In distributed actor frameworks, this programming model is used to scale an application across multiple nodes. The same message-passing mechanism is used, no matter whether the sender and recipient are on the same node or different nodes. If they are on different nodes, the message is transparently encoded into a byte sequence, sent over the network, and decoded on the other side.

Summary

Many services need to support rolling upgrades, where a new version of a service is gradually deployed to a few nodes at a time, rather than deploying to all nodes simultaneously. Rolling upgrades allow new versions of a service to be released without downtime. These properties are hugely beneficial for evolvability, the ease of making changes to an application.

During rolling upgrades, or for various other reasons, we must assume that different nodes are running the different versions of our application’s code. Thus, it is important that all data flowing around the system is encoded in a way that provides backward compatibility (new code can read old data) and forward compatibility (old code can read new data).

Chapter 5. Replication

There are various reasons why you might want to distribute a database across multiple machines:

Scalability

If your data volume, read load, or write load grows bigger than a single machine can handle, you can potentially spread the load across multiple machines.
Fault tolerance/high availability

If your application needs to continue working even if one machine (or several machines, or the network, or an entire datacenter) goes down, you can use multiple machines to give you redundancy. When one fails, another one can take over.
Latency

If you have users around the world, you might want to have servers at various locations worldwide so that each user can be served from a datacenter that is geographically close to them. That avoids the users having to wait for network packets to travel halfway around the world.

Replication means keeping a copy of the same data on multiple machines that are connected via a network. There are several reasons why you might want to replicate data:

To keep data geographically close to your users (and thus reduce latency)
To allow the system to continue working even if some of its parts have failed (and thus increase availability)
To scale out the number of machines that can serve read queries (and thus increase read throughput)

We will discuss three popular algorithms for replicating changes between nodes: single-leader, multi-leader, and leaderless replication.

Leaders and Followers

Each node that stores a copy of the database is called a replica. Every write to the database needs to be processed by every replica. The most common solution for this is called leader-based replication (also known as active/passive or master–slave replication):

One of the replicas is designated the leader (also known as master or primary). When clients want to write to the database, they must send their requests to the leader, which first writes the new data to its local storage.
The other replicas are known as followers (read replicas, slaves, secondaries, or hot standbys). Whenever the leader writes new data to its local storage, it also sends the data change to all of its followers as part of a replication log or change stream. Each follower takes the log from the leader and updates its local copy of the database accordingly, by applying all writes in the same order as they were processed on the leader.
When a client wants to read from the database, it can query either the leader or any of the followers. However, writes are only accepted on the leader (the followers are read-only from the client’s point of view).

Synchronous Versus Asynchronous Replication

Often, leader-based replication is configured to be completely asynchronous. In this case, if the leader fails and is not recoverable, any writes that have not yet been replicated to followers are lost. This means that a write is not guaranteed to be durable.

▬▬▬▬▬▬

Required tasks:
**A.** Translate this sentence from the excerpt on distributed data systems into French: "Rolling upgrades allow new versions of a service to be released without downtime."
**B.** Condense the paragraph of the excerpt on distributed data systems that begins "The other replicas are known as followers," keeping its main facts.
**C.** From the excerpt on distributed data systems, reproduce the passage from "During rolling upgrades, or" to "read new data)." word for word.
The material after this sentence is separate from the excerpt on distributed data systems.

Record set:
▬▬▬▬▬▬

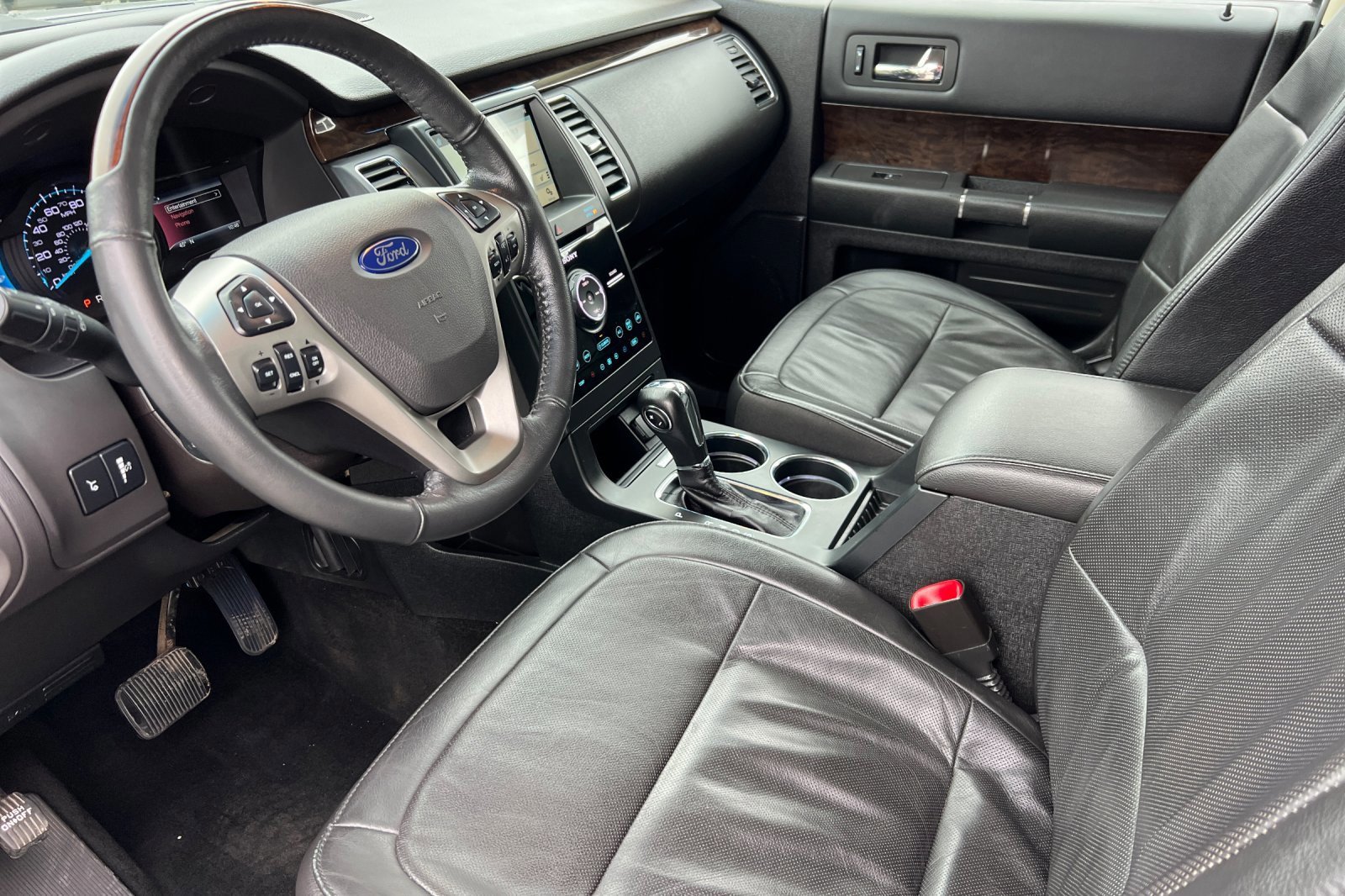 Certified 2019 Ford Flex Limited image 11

▬▬▬▬▬▬

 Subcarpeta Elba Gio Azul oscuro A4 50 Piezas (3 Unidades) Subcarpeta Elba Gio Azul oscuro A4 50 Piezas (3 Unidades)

▬▬▬▬▬▬

Answers for the tasks:
**A.** Les mises à niveau progressives permettent de publier de nouvelles versions d'un service sans temps d'arrêt.

**B.** Followers (also called read replicas, slaves, secondaries, or hot standbys) receive each data change the leader writes, through a replication log or change stream. They apply these writes to their own copies of the database in the same order the leader processed them.

**C.**
During rolling upgrades, or for various other reasons, we must assume that different nodes are running the different versions of our application’s code. Thus, it is important that all data flowing around the system is encoded in a way that provides backward compatibility (new code can read old data) and forward compatibility (old code can read new data).